Things to do:
a – Answer these questions about the Pokémon drawings post:
(i) What program were all the drawings made in?
(ii) What does the poster say about the dots on Wailord's back?
(iii) What did the poster experiment with on Umbreon?
b – Can you extract the part of the Pokémon drawings post from "So, while I" to "made for animating.", word for word?
c – How would you sum up the Pokémon drawings post in two sentences?

# Pokémon drawings



## Zoltea (Nov 21, 2010)

*Pokémon drawings*

So, while I was away, I learned how to draw. I drew all of these in Adobe Flash CS3.
So to begin, I will start with, at least to me, they all suck, I'll give my criticisms for each. You may notice some lack shading, that's mainly because they were also made for animating.

Wailord:





With this one, I rushed the lines on the mouth, so some of the are crooked. As well, the dots on its back are rather off-centered. Also a severe lack of shading is noticeable.

Quilava:





This one took me longer to find flaws.. Some of the lines are a tad off. As well it lacks shading.

Diglett:





The main issue on this one is little time spent on the dirt texture which leaves that looking only half-decent. Also the head isn't as rounded as it could be.

Flareon:





After my first drawing (which will be the last one in this thread) I discovered I suck at drawing paws, so I left them out on this one. The mane hardly shows ruffled fur and the tail has too big of ruffles. The eyes are also a bit big compared to the head.

Lucario:





First time on something 2-legged. I just pretty much failed it and sulk at the failure.

Umbreon:





I decided to experiment with gradients on this. The main flaws are that it lacks toes on its paws (like Flareon) and its ears are a little too short.

Jolteon:





This is when I decided to not attempt paws, I just failed them. The mane is too small and the nose is just plain awkward. This was my first drawing after learning how to draw 4-legged anatomy.


----------

Raw data:
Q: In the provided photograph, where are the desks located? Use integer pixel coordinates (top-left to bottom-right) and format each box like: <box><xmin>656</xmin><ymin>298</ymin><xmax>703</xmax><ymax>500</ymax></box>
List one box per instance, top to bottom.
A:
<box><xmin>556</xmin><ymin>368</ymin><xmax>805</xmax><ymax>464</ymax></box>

Answers for this exercise:
a –
(i) Adobe Flash CS3.
(ii) They are rather off-centered.
(iii) Gradients.

b –
So, while I was away, I learned how to draw. I drew all of these in Adobe Flash CS3.
So to begin, I will start with, at least to me, they all suck, I'll give my criticisms for each. You may notice some lack shading, that's mainly because they were also made for animating.

c – The poster learned how to draw and made these Pokémon drawings in Adobe Flash CS3, and some lack shading because they were also made for animating. For each of Wailord, Quilava, Diglett, Flareon, Lucario, Umbreon, and Jolteon, the poster gives criticisms such as crooked or slightly off lines, missing shading, and paws that were failed or left out.